There are a lot of people who I wanted to inform of my acceptance into college, my first job offer, or even my grandmother’s death. I needed the support of these people, but it would be weird for me to shoot someone an unsolicited text with whom I have not spoken in a while that says “Got into college. Wanted to let you know,” or “My grandmother passed away. Felt like telling someone and could use just some kind words.” Those kinds of text don’t really happen – they would seem awkward and a bit random. Yet it has become socially acceptable to broadcast important events on social media for all to see. I think this is ok. I was happy that I was able to reach out and direct message an old college friend of mine when her father passed away, just to let her know I truly was thinking about her and her family. She messaged me back, saying that she really appreciated hearing from me and it meant a lot. In situations like that, I felt comfortable reaching out to comfort someone whose address I may have lost over the years and wasn’t close enough with to call up to offer my condolences. Sure, a direct message takes less time than sending flowers or a card, but it is more accessible and is still a genuine gesture that means more than just receiving “likes” under an old photograph.
A major topic of discussion surrounding social media is how people post polished photographs that are glimpses into their lives that are romanticized, perfected and literally enhanced with filters. A person will post a picture-perfect engagement shot of herself and her fiancé on Instagram so that everyone can be happy for them and to share the news. With the death of a loved one, it’s nice to be able to post one of your favorite pictures as well as a few sentimental lines about how much they will be missed. In a sense, it creates a memory of the deceased that is perfected – enhanced, cropped and essentially tied up with a perfect, neat bow and then presented outwardly towards the community. It is a special experience to be able to say, “Look at my grandmother. She was so cute and meant a lot to me. I want her life to just be commemorated for a few seconds, even if she will never actually see the post.” MIT professor, Sherry Turkle stated that, “We have come to believe that our experiences are not validated unless we have shared them.” Perhaps posting on social media also helped me to come to terms with the news before I was able to move on.
“We have come to believe that our experiences are not validated unless we have shared them.” – Sherry Turkle, MIT
In essence, an Instagram or Facebook post announcing the death of a loved one is no different than a formal obituary in the newspaper. In fact, I think it is better as it is not closed off in a morbid section devoted just to death. It is incorporating the memory of someone’s life into every day content that is posted, mixing it in with joyous posts about weddings, birth announcements, and other natural parts of life. So thank you, Instagram, for allowing me to share the news of my grandmother’s death but more importantly the memory of someone who was so important to me with all those with whom I have chosen to be social media friends, creating a supportive community surrounding me during a time that I needed it most.

--------------------------------

# WHAT IS EXPECTED:
Answer these questions from the essay on social media and grief:
1. What had happened when the writer sent a direct message to an old college friend?
2. What position does the essay give for Sherry Turkle?
3. What does the writer say a post announcing the death of a loved one is no different than?

# MATERIAL PROVIDED:
--------------------------------

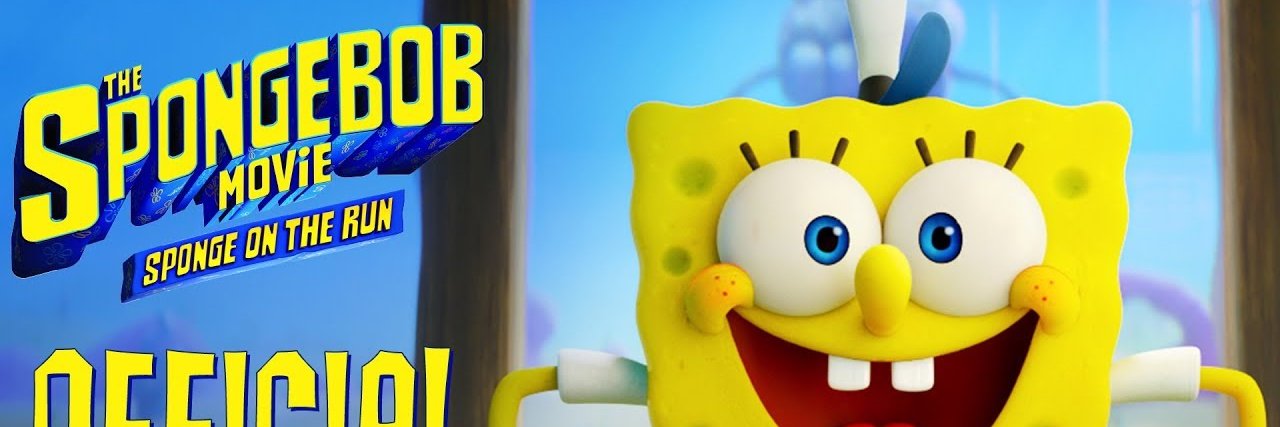 Spongebob_Run_'s profile banner image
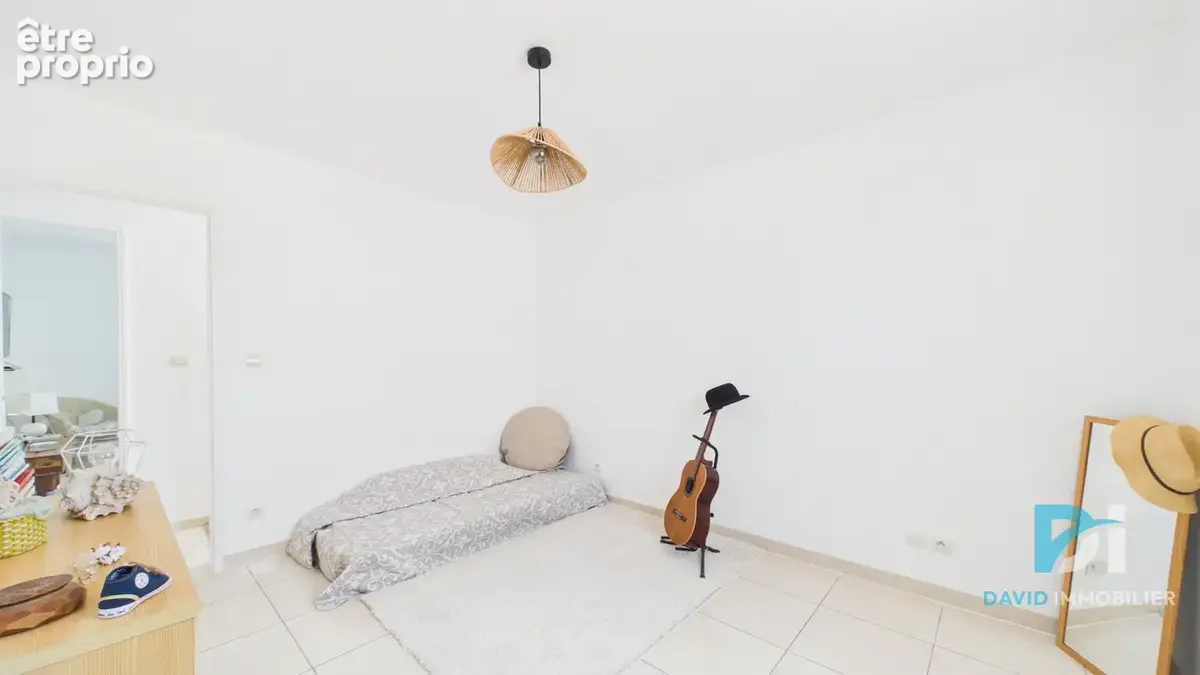 Coup de cœur à valros   une maison familiale aux beaux volumes - photo 7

--------------------------------

# THE ANSWER:
1. The friend's father had passed away.
2. She is an MIT professor.
3. A formal obituary in the newspaper.